Explore the material —
1. Answer these from the Zambarano cable television text:
(a) How old was Frank Beazley when he was elected to another term in June 2005?
(b) To which official did Frank write that residents and family members "would be very happy to see this dream come true"?
(c) Who called Spangler "totally unprepared for this role"?
2. Continue the Zambarano cable television text after the point where it stops.

Text provided —
• • •

Journal photo/Mary Murphy

2005-2006

By G. Wayne Miller, Journal staff writer


59 seconds

...In June 2005, Frank Beazley was elected to another two-year term as president of Patients for Progress, Zambarano Hospital’s advocacy group. He often said that someone younger should take over, but he remained essential at 76. With the group still unsuccessful in one of its longest battles, they really needed him.
...In the name of saving money, a bureaucrat had taken a stubborn stand on a small issue.
...For years, Zambarano had subscribed to cable television — but only TV sets in a few common areas were wired. Televisions in patients’ rooms received a signal from a rooftop antenna, providing a limited choice of channels. Patients turn in early at Wallum Lake, and those wanting a greater selection to pass the evening hours were frustrated. Frank and his peers were denied a simple pleasure.
...In the summer of 2004, a family offered to pay for their son’s cable, but after discussion, Patients for Progress did not support the plan: it would be unfair to the many other patients who could not afford service, they decided. Instead, the group authorized Frank to petition for funding to provide cable to every patient room.
...‘‘The residents and family members would be very happy to see this dream come true,’’ Frank wrote to Lt. Gov. Charles J. Fogarty. ‘‘I hope you will be able to share good news with us.’’

Frank meets with Zambarano administrator Irene Nichols.
Journal photo/Mary Murphy

...Fogarty met with Cox Communications officials, and Cox engineers determined that from a technical standpoint, all of Zambarano could be wired. But the state pledged no money. Frank wrote again to Fogarty, and to other politicians. The lieutenant governor brought the issue to Kathleen M. Spangler, acting director of the state Department of Mental Health, Retardation and Hospitals, which operates Zambarano. Frank followed up with a letter.

...A lawyer by training, Spangler had her supporters — and many unusually blunt critics. Acting director since March 2004, Spangler testified at a Senate confirmation hearing the following June.
...‘‘In my opinion, she is totally unprepared for this role and she has no real connection to the clientele served by MHRH,’’ said Robert L. Carl, former director of administration and ex-head of MHRH’s division of developmental disabilities. Carl claimed that Spangler seemed ‘‘uncomfortable’’ with handicapped people. Others who testified echoed Carl’s opinions.
...The committee never voted on Spangler’s nomination, and her ‘‘acting’’ tag remained.

Frank and Bill Feole, president and vice-president of Patients for Progress, lobby James Benedict, chief operating officer for Eleanor Slater State Hospital, at a January meeting to expand cable TV services at Zambarano.

• • •

Entries supplied —
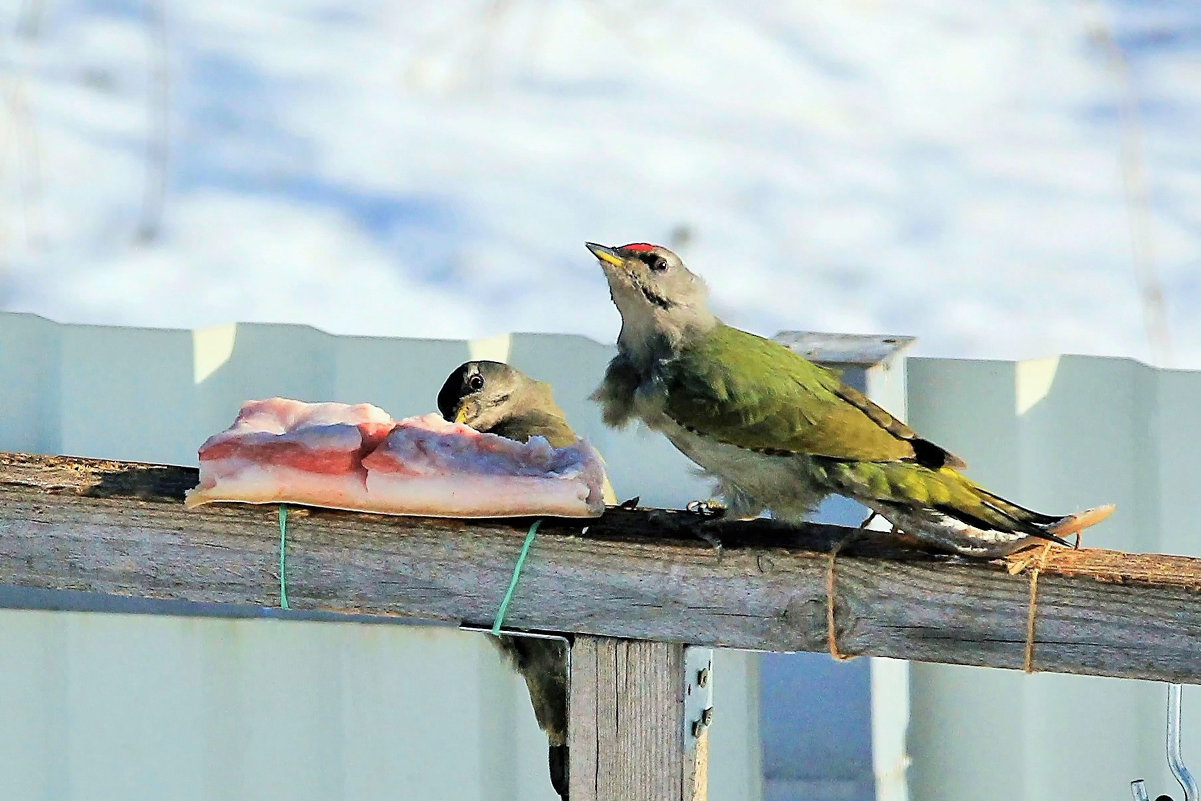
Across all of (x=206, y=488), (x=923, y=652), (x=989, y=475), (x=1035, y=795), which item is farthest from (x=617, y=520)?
(x=1035, y=795)

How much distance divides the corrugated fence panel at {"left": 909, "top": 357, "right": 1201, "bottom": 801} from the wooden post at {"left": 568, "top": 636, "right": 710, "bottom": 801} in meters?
1.34

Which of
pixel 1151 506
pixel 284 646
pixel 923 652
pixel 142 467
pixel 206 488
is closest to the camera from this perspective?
pixel 923 652

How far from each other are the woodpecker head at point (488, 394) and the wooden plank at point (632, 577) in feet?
3.90

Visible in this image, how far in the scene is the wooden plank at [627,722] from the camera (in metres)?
2.23

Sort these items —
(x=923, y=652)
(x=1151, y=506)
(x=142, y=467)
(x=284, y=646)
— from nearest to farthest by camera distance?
(x=923, y=652), (x=142, y=467), (x=1151, y=506), (x=284, y=646)

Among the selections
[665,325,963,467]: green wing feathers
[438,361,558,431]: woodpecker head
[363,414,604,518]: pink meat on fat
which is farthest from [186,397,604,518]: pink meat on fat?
[438,361,558,431]: woodpecker head

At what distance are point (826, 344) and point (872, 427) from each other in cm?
69

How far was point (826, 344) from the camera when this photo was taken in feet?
11.2

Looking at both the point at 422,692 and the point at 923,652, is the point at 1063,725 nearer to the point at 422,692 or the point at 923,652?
the point at 923,652

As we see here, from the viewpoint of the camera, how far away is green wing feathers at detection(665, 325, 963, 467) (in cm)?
273

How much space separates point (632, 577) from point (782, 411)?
707 millimetres

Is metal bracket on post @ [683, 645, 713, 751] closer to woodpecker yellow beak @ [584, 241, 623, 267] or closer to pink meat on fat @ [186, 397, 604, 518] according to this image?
pink meat on fat @ [186, 397, 604, 518]

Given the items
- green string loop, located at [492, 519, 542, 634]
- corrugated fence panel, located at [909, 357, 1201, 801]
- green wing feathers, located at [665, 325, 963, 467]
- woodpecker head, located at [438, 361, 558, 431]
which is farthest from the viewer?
woodpecker head, located at [438, 361, 558, 431]

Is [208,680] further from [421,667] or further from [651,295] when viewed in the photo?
[651,295]
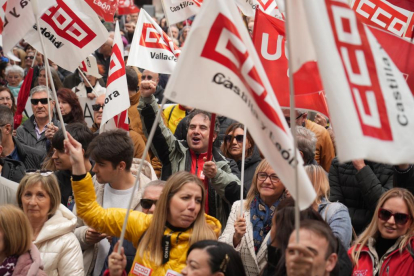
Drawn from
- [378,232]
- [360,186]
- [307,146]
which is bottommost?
[378,232]

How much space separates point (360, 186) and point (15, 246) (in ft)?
8.73

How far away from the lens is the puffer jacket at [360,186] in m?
6.11

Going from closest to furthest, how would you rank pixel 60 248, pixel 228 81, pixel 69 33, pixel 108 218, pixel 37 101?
pixel 228 81 → pixel 108 218 → pixel 60 248 → pixel 69 33 → pixel 37 101

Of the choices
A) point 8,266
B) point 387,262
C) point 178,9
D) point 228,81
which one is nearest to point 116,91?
→ point 178,9

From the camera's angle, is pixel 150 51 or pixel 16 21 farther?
pixel 150 51

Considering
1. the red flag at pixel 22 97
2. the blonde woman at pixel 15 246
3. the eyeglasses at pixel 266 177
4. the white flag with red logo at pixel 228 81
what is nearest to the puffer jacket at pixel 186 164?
the eyeglasses at pixel 266 177

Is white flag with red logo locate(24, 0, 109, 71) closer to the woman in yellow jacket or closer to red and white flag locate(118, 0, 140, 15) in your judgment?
the woman in yellow jacket

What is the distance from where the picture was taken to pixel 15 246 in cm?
484

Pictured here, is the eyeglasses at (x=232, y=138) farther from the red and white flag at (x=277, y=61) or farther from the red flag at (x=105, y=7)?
the red flag at (x=105, y=7)

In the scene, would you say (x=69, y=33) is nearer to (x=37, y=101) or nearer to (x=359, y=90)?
(x=37, y=101)

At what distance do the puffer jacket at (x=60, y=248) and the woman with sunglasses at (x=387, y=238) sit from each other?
70.8 inches

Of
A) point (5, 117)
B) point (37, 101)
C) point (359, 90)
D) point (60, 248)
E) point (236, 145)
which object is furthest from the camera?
point (37, 101)

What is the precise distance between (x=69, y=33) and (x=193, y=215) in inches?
117

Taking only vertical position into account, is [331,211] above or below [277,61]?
below
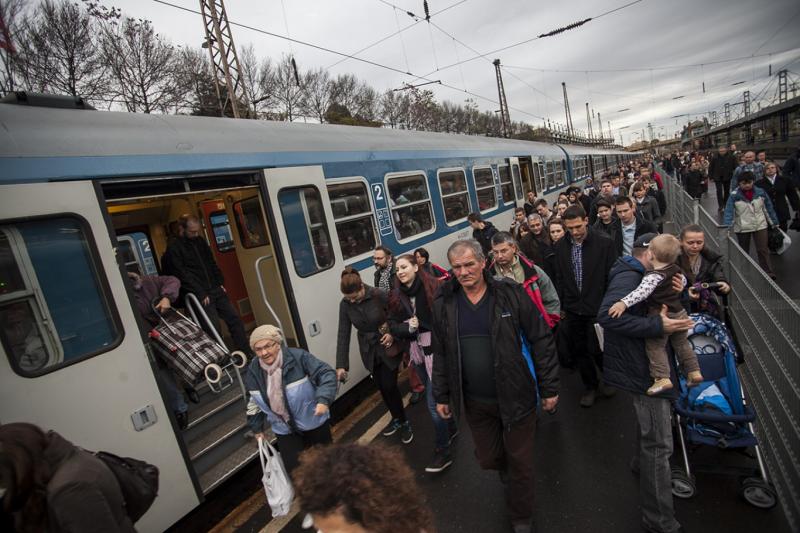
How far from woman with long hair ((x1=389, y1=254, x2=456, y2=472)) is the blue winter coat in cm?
84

• • •

Answer section —
1.
(a) 76
(b) Lt. Gov. Charles J. Fogarty
(c) Robert L. Carl

2.
Journal photo/Mary Murphy
Kathleen Spangler, former acting director of the Department of Mental Health, Retardation and Hospitals listens to Dick Freeman, CEO of the state hospitals during a visit to Zambarano last November for a meeting of Patients
for Progress.
Journal photo/Mary Murphy

...ONE DAY last autumn, Frank went to Zambarano’s medical library for the monthly meeting of Patients for Progress. Bathroom improvements, a new bus, the upcoming book fair, and a shortage of nursing assistants were on the agenda — but once more, cable TV dominated. More than a year had passed without results.
...‘‘The whole thing is in the hands of Kathy Spangler,’’ Frank said.
...A hospital administrator suggested that Frank invite her to Zambarano.
...‘‘I’m going to call her and we’ll meet,’’ Frank agreed.
...Tom Theroux offered his opinion. Born with cerebral palsy, Tom speaks with difficulty.
...Frank translated.
...‘‘Tom says that if she doesn’t say OK would it be all right if we went to see her.’’
...Tom spoke again.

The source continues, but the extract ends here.